The federal government has so far refused to raise that amount, while the provinces continue to argue they need the increase just to maintain the health-care system, let alone improve it.
To reassure the provinces, Philpott said the three per cent funding increase was just the beginning and that her government would be boosting health spending with funds targeted toward specific initiatives.
Strings or no strings
One of those initiatives is home care, which Prime Minister Justin Trudeau promised during the election he would fund with a $3-billion investment, which has yet to surface.
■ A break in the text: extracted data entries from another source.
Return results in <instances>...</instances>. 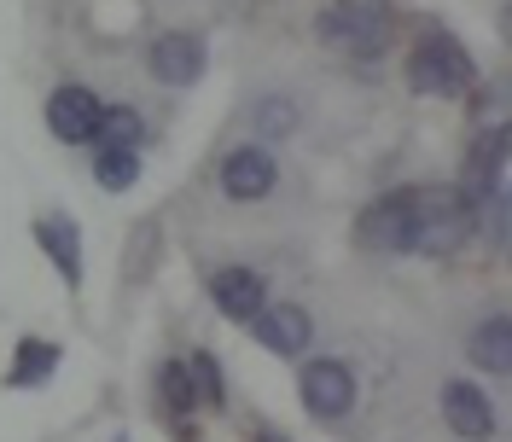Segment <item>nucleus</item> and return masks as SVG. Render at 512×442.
I'll return each mask as SVG.
<instances>
[{
    "label": "nucleus",
    "mask_w": 512,
    "mask_h": 442,
    "mask_svg": "<svg viewBox=\"0 0 512 442\" xmlns=\"http://www.w3.org/2000/svg\"><path fill=\"white\" fill-rule=\"evenodd\" d=\"M408 88L414 94H437V99H460L478 88V64L443 24H431L414 41V53H408Z\"/></svg>",
    "instance_id": "f257e3e1"
},
{
    "label": "nucleus",
    "mask_w": 512,
    "mask_h": 442,
    "mask_svg": "<svg viewBox=\"0 0 512 442\" xmlns=\"http://www.w3.org/2000/svg\"><path fill=\"white\" fill-rule=\"evenodd\" d=\"M315 35L326 47L350 53V59H379L384 47L396 41V18H390V6H379V0H338V6L320 12Z\"/></svg>",
    "instance_id": "f03ea898"
},
{
    "label": "nucleus",
    "mask_w": 512,
    "mask_h": 442,
    "mask_svg": "<svg viewBox=\"0 0 512 442\" xmlns=\"http://www.w3.org/2000/svg\"><path fill=\"white\" fill-rule=\"evenodd\" d=\"M472 204L460 198V187H414V251L425 256H454L472 239Z\"/></svg>",
    "instance_id": "7ed1b4c3"
},
{
    "label": "nucleus",
    "mask_w": 512,
    "mask_h": 442,
    "mask_svg": "<svg viewBox=\"0 0 512 442\" xmlns=\"http://www.w3.org/2000/svg\"><path fill=\"white\" fill-rule=\"evenodd\" d=\"M355 239H361V251H379V256H402L414 251V187H396L373 198L361 221H355Z\"/></svg>",
    "instance_id": "20e7f679"
},
{
    "label": "nucleus",
    "mask_w": 512,
    "mask_h": 442,
    "mask_svg": "<svg viewBox=\"0 0 512 442\" xmlns=\"http://www.w3.org/2000/svg\"><path fill=\"white\" fill-rule=\"evenodd\" d=\"M495 192H507V128L501 123L472 134V152H466V169H460V198L472 204V216Z\"/></svg>",
    "instance_id": "39448f33"
},
{
    "label": "nucleus",
    "mask_w": 512,
    "mask_h": 442,
    "mask_svg": "<svg viewBox=\"0 0 512 442\" xmlns=\"http://www.w3.org/2000/svg\"><path fill=\"white\" fill-rule=\"evenodd\" d=\"M297 396H303V408L315 413V419H344V413L355 408V373L344 367V361H332V355H320V361H309L303 373H297Z\"/></svg>",
    "instance_id": "423d86ee"
},
{
    "label": "nucleus",
    "mask_w": 512,
    "mask_h": 442,
    "mask_svg": "<svg viewBox=\"0 0 512 442\" xmlns=\"http://www.w3.org/2000/svg\"><path fill=\"white\" fill-rule=\"evenodd\" d=\"M210 303H216L233 326H251V320L268 309V280H262L256 268H216V274H210Z\"/></svg>",
    "instance_id": "0eeeda50"
},
{
    "label": "nucleus",
    "mask_w": 512,
    "mask_h": 442,
    "mask_svg": "<svg viewBox=\"0 0 512 442\" xmlns=\"http://www.w3.org/2000/svg\"><path fill=\"white\" fill-rule=\"evenodd\" d=\"M280 181V163L268 158L262 146H233L222 158V192L233 204H256V198H268Z\"/></svg>",
    "instance_id": "6e6552de"
},
{
    "label": "nucleus",
    "mask_w": 512,
    "mask_h": 442,
    "mask_svg": "<svg viewBox=\"0 0 512 442\" xmlns=\"http://www.w3.org/2000/svg\"><path fill=\"white\" fill-rule=\"evenodd\" d=\"M94 123H99V94L94 88H82V82H64L47 94V128L70 140V146H82V140H94Z\"/></svg>",
    "instance_id": "1a4fd4ad"
},
{
    "label": "nucleus",
    "mask_w": 512,
    "mask_h": 442,
    "mask_svg": "<svg viewBox=\"0 0 512 442\" xmlns=\"http://www.w3.org/2000/svg\"><path fill=\"white\" fill-rule=\"evenodd\" d=\"M146 64H152V76H158L163 88H192L198 76H204V41L198 35H158L152 41V53H146Z\"/></svg>",
    "instance_id": "9d476101"
},
{
    "label": "nucleus",
    "mask_w": 512,
    "mask_h": 442,
    "mask_svg": "<svg viewBox=\"0 0 512 442\" xmlns=\"http://www.w3.org/2000/svg\"><path fill=\"white\" fill-rule=\"evenodd\" d=\"M443 425L454 437L483 442V437H495V408H489V396L472 379H454L443 390Z\"/></svg>",
    "instance_id": "9b49d317"
},
{
    "label": "nucleus",
    "mask_w": 512,
    "mask_h": 442,
    "mask_svg": "<svg viewBox=\"0 0 512 442\" xmlns=\"http://www.w3.org/2000/svg\"><path fill=\"white\" fill-rule=\"evenodd\" d=\"M251 332H256V344L274 349V355H303L309 338H315V320L303 315L297 303H280V309H262L251 320Z\"/></svg>",
    "instance_id": "f8f14e48"
},
{
    "label": "nucleus",
    "mask_w": 512,
    "mask_h": 442,
    "mask_svg": "<svg viewBox=\"0 0 512 442\" xmlns=\"http://www.w3.org/2000/svg\"><path fill=\"white\" fill-rule=\"evenodd\" d=\"M35 239H41V251L59 262L64 285H82V233H76V221L70 216H41L35 221Z\"/></svg>",
    "instance_id": "ddd939ff"
},
{
    "label": "nucleus",
    "mask_w": 512,
    "mask_h": 442,
    "mask_svg": "<svg viewBox=\"0 0 512 442\" xmlns=\"http://www.w3.org/2000/svg\"><path fill=\"white\" fill-rule=\"evenodd\" d=\"M152 390H158L163 413H169L175 425H187L192 413L204 408V402H198V384H192V373H187V361H163L158 379H152Z\"/></svg>",
    "instance_id": "4468645a"
},
{
    "label": "nucleus",
    "mask_w": 512,
    "mask_h": 442,
    "mask_svg": "<svg viewBox=\"0 0 512 442\" xmlns=\"http://www.w3.org/2000/svg\"><path fill=\"white\" fill-rule=\"evenodd\" d=\"M94 140L99 146H111V152H140V146H146V117L128 111V105H99Z\"/></svg>",
    "instance_id": "2eb2a0df"
},
{
    "label": "nucleus",
    "mask_w": 512,
    "mask_h": 442,
    "mask_svg": "<svg viewBox=\"0 0 512 442\" xmlns=\"http://www.w3.org/2000/svg\"><path fill=\"white\" fill-rule=\"evenodd\" d=\"M59 344H41V338H24L18 344V355H12V373H6V384H18V390H35V384H47L53 373H59Z\"/></svg>",
    "instance_id": "dca6fc26"
},
{
    "label": "nucleus",
    "mask_w": 512,
    "mask_h": 442,
    "mask_svg": "<svg viewBox=\"0 0 512 442\" xmlns=\"http://www.w3.org/2000/svg\"><path fill=\"white\" fill-rule=\"evenodd\" d=\"M472 367H483V373H507L512 367V326L507 315H495V320H483L478 332H472Z\"/></svg>",
    "instance_id": "f3484780"
},
{
    "label": "nucleus",
    "mask_w": 512,
    "mask_h": 442,
    "mask_svg": "<svg viewBox=\"0 0 512 442\" xmlns=\"http://www.w3.org/2000/svg\"><path fill=\"white\" fill-rule=\"evenodd\" d=\"M134 175H140V152H111V146H99L94 152V181L105 192H128L134 187Z\"/></svg>",
    "instance_id": "a211bd4d"
},
{
    "label": "nucleus",
    "mask_w": 512,
    "mask_h": 442,
    "mask_svg": "<svg viewBox=\"0 0 512 442\" xmlns=\"http://www.w3.org/2000/svg\"><path fill=\"white\" fill-rule=\"evenodd\" d=\"M187 373H192V384H198V402H204V408H227V384H222V361H216V355H210V349H192Z\"/></svg>",
    "instance_id": "6ab92c4d"
},
{
    "label": "nucleus",
    "mask_w": 512,
    "mask_h": 442,
    "mask_svg": "<svg viewBox=\"0 0 512 442\" xmlns=\"http://www.w3.org/2000/svg\"><path fill=\"white\" fill-rule=\"evenodd\" d=\"M256 123H262V134H291V123H297V111H291L286 99H268V105L256 111Z\"/></svg>",
    "instance_id": "aec40b11"
},
{
    "label": "nucleus",
    "mask_w": 512,
    "mask_h": 442,
    "mask_svg": "<svg viewBox=\"0 0 512 442\" xmlns=\"http://www.w3.org/2000/svg\"><path fill=\"white\" fill-rule=\"evenodd\" d=\"M251 442H286V437H280V431H256Z\"/></svg>",
    "instance_id": "412c9836"
}]
</instances>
Philpott said another initiative her government would consider funding was improvements to mental health care in Canada.
Some of the provinces have already pushed back at the notion that the federal government should be telling the provinces where to spend the health transfer, insisting the delivery of health care is a provincial concern.
But at least one province, Alberta, has come forward to say it is willing to have bilateral talks to get access to home care money, even if it comes with strings.
On Wednesday, however, Philpott seemed far from certain that there would be any more health-care money in next year's budget for home care or mental health, beyond the three per cent annual increase to the health transfer.
"It's my absolute hope that we will have increased investments in health in next year's budget. That is my very firm goal," Philpott told reporters.
Political gain?
The discussions between the federal and provincial health ministers appeared to end on a tense note, with Quebec's health minister suggesting Philpott may have difficulty getting any money for mental health because it won't help the Liberals politically.
"What is the most disappointing issue is for me to hear from Mrs. Philpott that she has trouble convincing her counterpart, [Finance Minister Bill] Morneau and Mr. Trudeau of investing actual money in mental illness therapy because they don't see, that's what I've been told, they don't see a political gain on that," Gaetan Barrette said in Quebec City.
But Philpott dismissed the suggestion that she told other health ministers and staff in Toronto that there was no political gain from funding mental health, but rather that she can't get money without being able to make an argument about what it will be used for.
B.C.'s health minister seemed to back up Philpott's account Wednesday.
"I don't think Minister Philpott indicated that the federal government was not genuinely interested in improving mental health and substance use. I don't think that that's the message she was sending," Lake said.
"She was saying, 'If I'm going to my colleagues and ask for more money for health initiatives across this [country], I need you to make that case for me.' Well, I would argue she is the minister of health. She knows where the needs are."